3
votes

I would like to randomly pick numbers from a sequence of 1:8 and save the picked numbers as observations of a new variable in a SAS data set. Each number in 1 to 8 will get the same chance to be picked(0.125). So, once the new variable is generated and I run proc freq on the variable, I will get close frequency distribution about 12.5% for each number in the sequence.

The R equivalent is something like this using the sample() function:

x <- sample(1:8, 1000, replace=T, 
                       prob=c(.125, .125, .125, .125, .125, .125, .125, .125)) 

But how can I do that in SAS? Many thanks!

1

1 Answers

4
votes

SAS has the rand function, which can produce any of a number of distributions. The uniform distribution sounds like what you want. That produces 0:1, so you just modify it to be 1:8.

data want;
 call streaminit(7);  *initialize random stream, pick whatever positive seed you want;
 do _n_=1 to 1000; *do 1000 times;
   x = ceil(rand('Uniform')*8);
   output;
 end;
run;

Another method is the 'Table' method, which is more directly similar to the r function.

data want;
 call streaminit(7);
 do _n_ = 1 to 1000;
  x = rand('Table',.125,.125,.125,.125,.125,.125,.125,.125);
  output;
 end;
run;

proc freq data=want;
table x;
run;

However, in this case Uniform should do just as well.

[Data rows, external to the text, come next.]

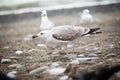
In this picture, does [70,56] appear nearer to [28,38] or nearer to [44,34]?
[44,34]

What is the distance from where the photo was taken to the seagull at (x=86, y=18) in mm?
1391

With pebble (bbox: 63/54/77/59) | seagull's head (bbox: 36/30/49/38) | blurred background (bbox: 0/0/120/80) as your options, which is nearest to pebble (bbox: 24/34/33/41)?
blurred background (bbox: 0/0/120/80)

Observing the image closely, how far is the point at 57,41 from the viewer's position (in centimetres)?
135

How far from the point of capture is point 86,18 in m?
1.40

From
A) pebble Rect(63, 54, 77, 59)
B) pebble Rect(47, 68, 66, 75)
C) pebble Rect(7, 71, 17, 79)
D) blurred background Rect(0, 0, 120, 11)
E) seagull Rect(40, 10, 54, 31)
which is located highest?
blurred background Rect(0, 0, 120, 11)

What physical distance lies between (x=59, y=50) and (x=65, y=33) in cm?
10

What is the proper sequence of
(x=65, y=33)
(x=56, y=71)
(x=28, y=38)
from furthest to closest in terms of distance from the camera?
(x=28, y=38) → (x=65, y=33) → (x=56, y=71)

Note that this method (Uniform) is very slightly biased on the top end: because it cannot produce 1, 8 will happen very slightly less frequently than 1 through 7. (1 is 0 < x <= 1, 5 is 4 < x <= 5, but 8 is 7 < x < 8). If you're producing 1000 numbers that's not going to have a significant effect on things (we're looking at 2^63 range of numbers, so the missing 8 would happen extremely infrequently), but if you're producing very many numbers (on the order of 1e15 or thereabouts) it starts to be noticeable, and the Table method is superior - or use 9 instead of 8, and discard the 9s.